Well, hopefully the question is self-explanatory.
It\'s so easy to select a block of code and tab out, but how about the reverse?
Currently, I just search &a
Shift-tab doesn't seem to work on multi-lines in Aptana. It also doesn't work on single lines with a single preceding space. Any workarounds? I use shift-tab (outdent) to fix badly formatted code all the time.
I miss NetBeans ...
UPDATE: it works on multi-newlines, if the multi-lines have the same level of indentation. It should just continue outdenting the other lines that haven't reached the beginning of the new line yet. Is there an option to change this I wonder?
In general Shift + Tab works for any environment.
Shift-tab does that in Flex Builder (Based on Eclipse) - SO it hopefully should work in regular eclipse :)

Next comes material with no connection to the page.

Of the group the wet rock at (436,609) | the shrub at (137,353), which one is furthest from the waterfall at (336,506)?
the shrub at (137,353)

Don't know if anyone is still looking here, but you can do this by going to Window menu > Preferences, then open the General list, choose keys. Scroll down the list of keys until you see "Shift Left". Click that. Below that you'll see some boxes, one of which lets you bind a key. It won't accept Shift-Tab, so I bound it to Shift-`. Apply-and-close and you're all set.
Here is a general answer for untab :-
In Python IDLE :- Ctrl + [
In elipse :- Shitft + Tab
In Visual Studio :- Shift+ Tab
In Visual Studio and most other half decent IDEs you can simply do SHIFT+TAB. It does the opposite of just TAB.
I would think and hope that the IDEs you mention support this as well.